Sasaki Takayuki, Tsuchiya Yoshiyuki, Ariyoshi Michiyo, Nakano Ryohei, Ushijima Koichiro, Kubo Yasutaka, Mori Izumi C, Higashiizumi Emi, Galis Ivan, Yamamoto Yoko
Institute of Plant Science and Resources, Okayama University, Chuo 2-20-1, Kurashiki, Okayama, 710-0046 Japan
Institute of Plant Science and Resources, Okayama University, Chuo 2-20-1, Kurashiki, Okayama, 710-0046 Japan.
Plant Cell Physiol. 2016 Nov;57(11):2367-2379. doi: 10.1093/pcp/pcw157. Epub 2016 Sep 11.
The aluminum-activated malate transporter (ALMT) family of proteins transports malate and/or inorganic anions across plant membranes. To demonstrate the possible role of ALMT genes in tomato fruit development, we focused on SlALMT4 and SlALMT5, the two major genes expressed during fruit development. Predicted proteins were classified into clade 2 of the family, many members of which localize to endomembranes. Tissue-specific gene expression was determined using transgenic tomato expressing the β-glucuronidase reporter gene controlled by their own promoters. Both the genes were expressed in vascular bundles connecting to developing seeds in fruit and in the embryo of mature seeds. Further, SlALMT5 was expressed in embryo in developing seeds in fruit. Subcellular localization of both proteins to the endoplasmic reticulum (ER) was established by transiently expressing the green fluorescent protein fusions in plant protoplasts. SlALMT5 probably localized to other endomembranes as well. Localization of SlALMT5 to the ER was also confirmed by immunoblot analysis. The transport function of both SlALMT proteins was investigated electrophysiologically in Xenopus oocytes. SlALMT5 transported malate and inorganic anions such as nitrate and chloride, but not citrate. SlALMT4 also transported malate, but the results were less consistent perhaps because it did not localize strongly to the plasma membrane. To elucidate the physiological role of SlALMT5 further, we overexpressed SlALMT5 in tomato. Compared with the wild type, overexpressors exhibited higher malate and citrate contents in mature seeds, but not in fruit. We conclude that the malate transport function of SlALMT5 expressed in developing fruit influences the organic acid contents in mature seeds.
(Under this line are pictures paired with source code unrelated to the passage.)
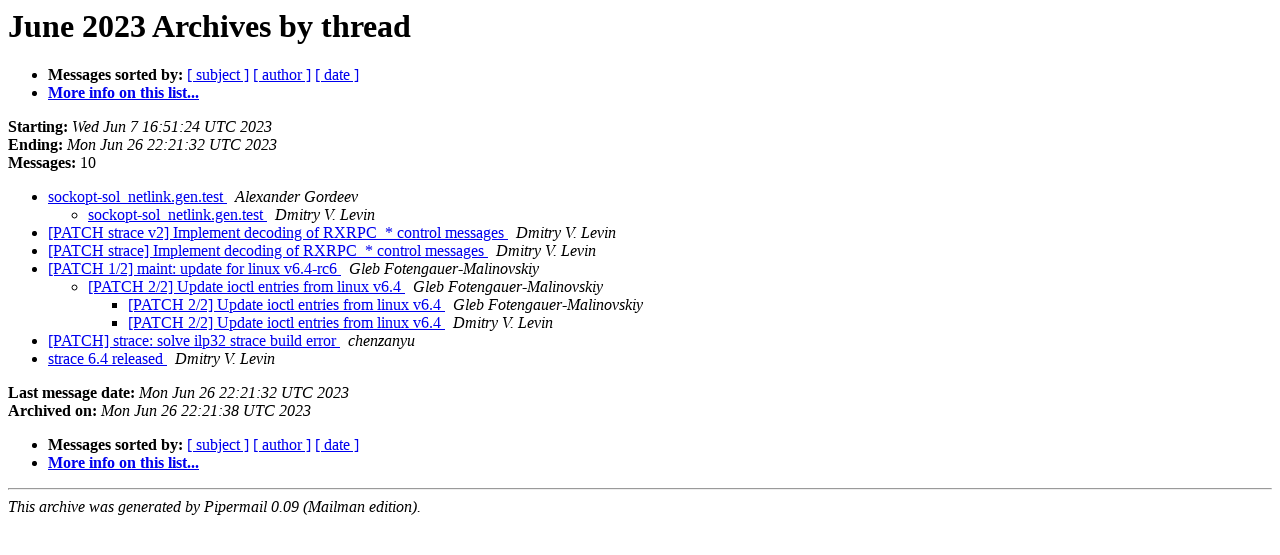

--- FILE ---
content_type: text/html
request_url: https://lists.strace.io/pipermail/strace-devel/2023-June/thread.html
body_size: 1156
content:
<!DOCTYPE HTML PUBLIC "-//W3C//DTD HTML 4.01 Transitional//EN">
<HTML>
  <HEAD>
     <title>The Strace-devel June 2023 Archive by thread</title>
     <META NAME="robots" CONTENT="noindex,follow">
     <META http-equiv="Content-Type" content="text/html; charset=us-ascii">
  </HEAD>
  <BODY BGCOLOR="#ffffff">
      <a name="start"></A>
      <h1>June 2023 Archives by thread</h1>
      <ul>
         <li> <b>Messages sorted by:</b>
	        
		<a href="subject.html#start">[ subject ]</a>
		<a href="author.html#start">[ author ]</a>
		<a href="date.html#start">[ date ]</a>

	     <li><b><a href="https://lists.strace.io/mailman/listinfo/strace-devel">More info on this list...
                    </a></b></li>
      </ul>
      <p><b>Starting:</b> <i>Wed Jun  7 16:51:24 UTC 2023</i><br>
         <b>Ending:</b> <i>Mon Jun 26 22:21:32 UTC 2023</i><br>
         <b>Messages:</b> 10<p>
     <ul>

<!--0 01686156684.11330- -->
<LI><A HREF="011330.html">sockopt-sol_netlink.gen.test
</A><A NAME="11330">&nbsp;</A>
<I>Alexander Gordeev
</I>

<UL>
<!--1 01686156684.11330-01686161461.11331- -->
<LI><A HREF="011331.html">sockopt-sol_netlink.gen.test
</A><A NAME="11331">&nbsp;</A>
<I>Dmitry V. Levin
</I>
铝激活苹果酸转运蛋白(ALMT)家族蛋白可跨植物膜转运苹果酸和/或无机阴离子。为了证明ALMT基因在番茄果实发育中的可能作用,我们重点研究了SlALMT4和SlALMT5,这是在果实发育过程中表达的两个主要基因。预测的蛋白质被归类为该家族的第2进化枝,其中许多成员定位于内膜。使用由其自身启动子控制的表达β-葡萄糖醛酸酶报告基因的转基因番茄来确定组织特异性基因表达。这两个基因在连接到果实中发育种子的维管束以及成熟种子的胚中均有表达。此外,SlALMT5在果实中发育种子的胚中表达。通过在植物原生质体中瞬时表达绿色荧光蛋白融合体,确定了这两种蛋白质在内质网(ER)中的亚细胞定位。SlALMT5可能也定位于其他内膜。免疫印迹分析也证实了SlALMT5定位于内质网。在非洲爪蟾卵母细胞中用电生理学方法研究了两种SlALMT蛋白的转运功能。SlALMT5转运苹果酸和无机阴离子,如硝酸盐和氯离子,但不转运柠檬酸。SlALMT4也转运苹果酸,但结果不太一致,可能是因为它没有强烈定位于质膜。为了进一步阐明SlALMT5的生理作用,我们在番茄中过表达了SlALMT5。与野生型相比,过表达植株在成熟种子中苹果酸和柠檬酸含量较高,但在果实中没有。我们得出结论,在发育中的果实中表达的SlALMT5的苹果酸转运功能影响成熟种子中的有机酸含量。